Dr. Wyatt has developed novel laboratory and computational techniques to study plasma circulating tumour DNA (ctDNA). Through application of these methods to clinical trial cohorts, his team has demonstrated that ctDNA is highly representative of metastatic lesions, and that somatic alterations detected in ctDNA can help predict prostate cancer therapy resistance or response.

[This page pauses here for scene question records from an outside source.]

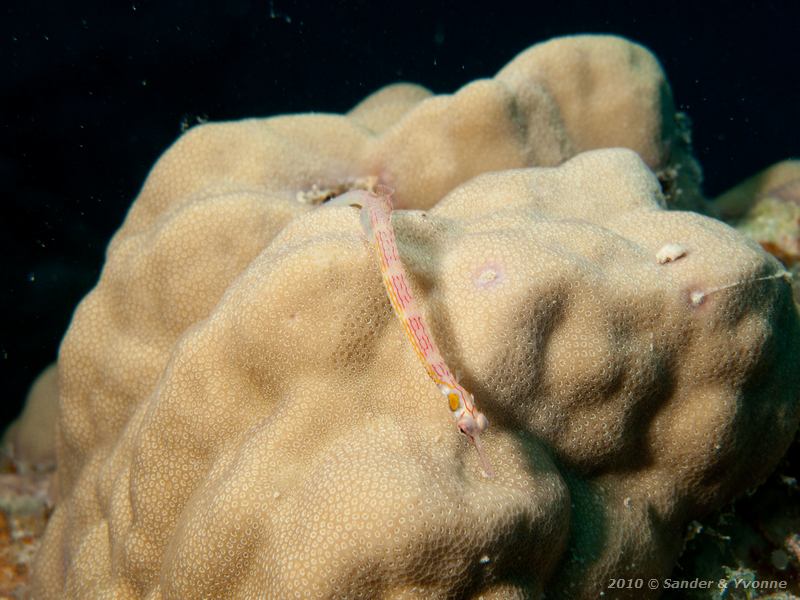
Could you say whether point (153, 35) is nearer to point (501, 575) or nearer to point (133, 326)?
point (133, 326)

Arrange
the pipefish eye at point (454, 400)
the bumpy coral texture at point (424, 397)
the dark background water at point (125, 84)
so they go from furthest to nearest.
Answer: the dark background water at point (125, 84), the bumpy coral texture at point (424, 397), the pipefish eye at point (454, 400)

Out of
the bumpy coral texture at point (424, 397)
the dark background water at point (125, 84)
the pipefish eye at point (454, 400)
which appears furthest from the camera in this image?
the dark background water at point (125, 84)

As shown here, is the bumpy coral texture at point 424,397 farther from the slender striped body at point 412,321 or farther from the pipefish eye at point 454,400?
the pipefish eye at point 454,400

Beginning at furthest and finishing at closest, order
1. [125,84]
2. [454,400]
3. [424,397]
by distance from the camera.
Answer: [125,84] < [424,397] < [454,400]

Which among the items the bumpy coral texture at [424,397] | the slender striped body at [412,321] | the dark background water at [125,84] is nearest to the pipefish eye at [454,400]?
the slender striped body at [412,321]

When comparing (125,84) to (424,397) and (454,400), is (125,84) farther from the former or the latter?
(454,400)

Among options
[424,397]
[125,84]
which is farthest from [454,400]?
[125,84]
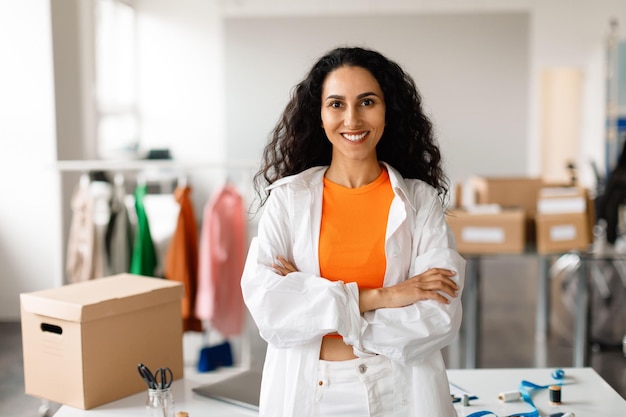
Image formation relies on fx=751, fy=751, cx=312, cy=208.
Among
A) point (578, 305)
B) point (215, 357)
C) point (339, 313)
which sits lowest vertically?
point (215, 357)

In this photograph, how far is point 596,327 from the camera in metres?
5.27

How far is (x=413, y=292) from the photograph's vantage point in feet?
5.47

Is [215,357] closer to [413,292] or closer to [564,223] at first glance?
[564,223]

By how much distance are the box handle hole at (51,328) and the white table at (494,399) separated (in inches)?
9.7

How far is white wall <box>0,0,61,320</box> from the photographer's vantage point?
522 centimetres

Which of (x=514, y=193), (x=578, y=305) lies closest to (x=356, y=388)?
(x=578, y=305)

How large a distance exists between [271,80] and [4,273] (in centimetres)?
444

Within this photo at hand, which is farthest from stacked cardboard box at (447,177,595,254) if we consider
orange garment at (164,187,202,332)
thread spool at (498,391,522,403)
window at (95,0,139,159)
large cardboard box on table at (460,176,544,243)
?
window at (95,0,139,159)

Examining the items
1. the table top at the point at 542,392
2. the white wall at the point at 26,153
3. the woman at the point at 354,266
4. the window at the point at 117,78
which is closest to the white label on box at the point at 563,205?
the table top at the point at 542,392

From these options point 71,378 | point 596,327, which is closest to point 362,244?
point 71,378

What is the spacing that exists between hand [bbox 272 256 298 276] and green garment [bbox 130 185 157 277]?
239 cm

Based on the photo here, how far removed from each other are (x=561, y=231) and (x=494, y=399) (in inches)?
84.9

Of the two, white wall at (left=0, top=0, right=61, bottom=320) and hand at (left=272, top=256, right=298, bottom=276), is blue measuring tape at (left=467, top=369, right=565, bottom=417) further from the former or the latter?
white wall at (left=0, top=0, right=61, bottom=320)

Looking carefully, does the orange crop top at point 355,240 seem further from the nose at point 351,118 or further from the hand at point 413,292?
the nose at point 351,118
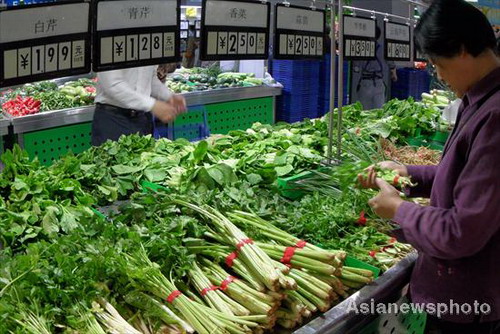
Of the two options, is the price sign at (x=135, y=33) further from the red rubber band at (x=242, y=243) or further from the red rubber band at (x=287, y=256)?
the red rubber band at (x=287, y=256)

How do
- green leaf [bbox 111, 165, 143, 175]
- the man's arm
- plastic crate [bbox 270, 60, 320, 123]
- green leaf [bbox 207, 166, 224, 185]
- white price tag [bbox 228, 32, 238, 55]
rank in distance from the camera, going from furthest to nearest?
plastic crate [bbox 270, 60, 320, 123], the man's arm, green leaf [bbox 111, 165, 143, 175], white price tag [bbox 228, 32, 238, 55], green leaf [bbox 207, 166, 224, 185]

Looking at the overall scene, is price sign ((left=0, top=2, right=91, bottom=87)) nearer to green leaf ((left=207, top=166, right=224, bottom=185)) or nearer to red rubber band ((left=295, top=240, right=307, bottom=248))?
green leaf ((left=207, top=166, right=224, bottom=185))

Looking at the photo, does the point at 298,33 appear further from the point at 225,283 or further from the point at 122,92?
the point at 225,283

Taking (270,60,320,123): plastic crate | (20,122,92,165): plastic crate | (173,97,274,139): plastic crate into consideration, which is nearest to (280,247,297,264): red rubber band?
(20,122,92,165): plastic crate

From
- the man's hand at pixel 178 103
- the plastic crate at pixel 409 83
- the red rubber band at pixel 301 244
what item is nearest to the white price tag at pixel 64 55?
the red rubber band at pixel 301 244

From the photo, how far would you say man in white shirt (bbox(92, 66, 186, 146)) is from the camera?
4.55 meters

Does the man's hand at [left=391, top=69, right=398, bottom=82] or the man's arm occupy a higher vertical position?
the man's hand at [left=391, top=69, right=398, bottom=82]

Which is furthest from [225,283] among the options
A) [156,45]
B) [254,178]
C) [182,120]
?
[182,120]

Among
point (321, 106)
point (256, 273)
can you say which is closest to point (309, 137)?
point (256, 273)

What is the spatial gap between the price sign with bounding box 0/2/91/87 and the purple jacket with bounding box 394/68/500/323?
151 cm

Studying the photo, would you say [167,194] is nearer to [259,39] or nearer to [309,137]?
[259,39]

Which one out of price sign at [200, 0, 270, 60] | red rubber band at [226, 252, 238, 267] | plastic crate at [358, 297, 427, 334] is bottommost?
plastic crate at [358, 297, 427, 334]

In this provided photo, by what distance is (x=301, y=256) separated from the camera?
2.28 metres

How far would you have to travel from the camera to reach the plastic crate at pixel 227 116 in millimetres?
6922
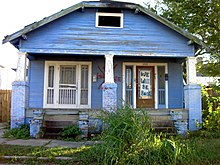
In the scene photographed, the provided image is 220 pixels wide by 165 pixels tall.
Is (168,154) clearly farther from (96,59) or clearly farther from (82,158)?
(96,59)

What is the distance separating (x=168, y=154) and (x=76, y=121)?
4875 millimetres

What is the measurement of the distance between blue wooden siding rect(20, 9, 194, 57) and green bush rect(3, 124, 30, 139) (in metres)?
3.11

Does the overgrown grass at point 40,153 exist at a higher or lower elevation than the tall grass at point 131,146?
lower

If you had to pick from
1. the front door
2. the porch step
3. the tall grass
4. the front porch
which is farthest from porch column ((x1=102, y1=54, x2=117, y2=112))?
the tall grass

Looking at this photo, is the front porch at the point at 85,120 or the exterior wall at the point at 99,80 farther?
the exterior wall at the point at 99,80

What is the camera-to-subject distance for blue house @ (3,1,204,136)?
9.91 meters

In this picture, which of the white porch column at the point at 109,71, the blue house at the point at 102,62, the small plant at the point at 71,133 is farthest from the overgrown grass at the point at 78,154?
the white porch column at the point at 109,71

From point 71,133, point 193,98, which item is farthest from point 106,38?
point 193,98

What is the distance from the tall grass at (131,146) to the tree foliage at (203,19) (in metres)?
9.10

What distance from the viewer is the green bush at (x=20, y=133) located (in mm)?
8592

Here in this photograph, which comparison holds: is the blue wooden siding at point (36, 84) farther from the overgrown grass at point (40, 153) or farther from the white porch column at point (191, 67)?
the white porch column at point (191, 67)

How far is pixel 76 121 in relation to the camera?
9312 mm

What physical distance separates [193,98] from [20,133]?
22.6 feet

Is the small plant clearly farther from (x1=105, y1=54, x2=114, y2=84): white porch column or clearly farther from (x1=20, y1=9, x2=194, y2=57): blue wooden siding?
(x1=20, y1=9, x2=194, y2=57): blue wooden siding
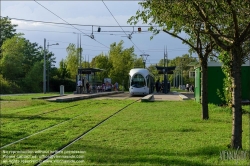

Dr. Wyatt is the chair of correlative sciences and tumour biobanking for the Canadian Cancer Trial Group (CCTG) and through this role is involved in design and execution of phase I-III clinical trial protocols across Canada. Dr. Wyatt directs the ctDNA screening strategy and the molecular tumor board for the first multi-center phase 2 umbrella trial in metastatic castration-resistant prostate cancer (NCT03385655, NCT02905318).
Dr. Wyatt’s laboratory team is physically housed at the Vancouver Prostate Centre located on the VCH campus. The Vancouver Prostate Centre is part of the Department of Urologic Sciences (FoM, UBC), and part of VCHRI. Dr. Wyatt’s current laboratory team consists of 7 graduate students, 3 technicians, and 6 postdoctoral fellows, as well as several undergraduate appointments.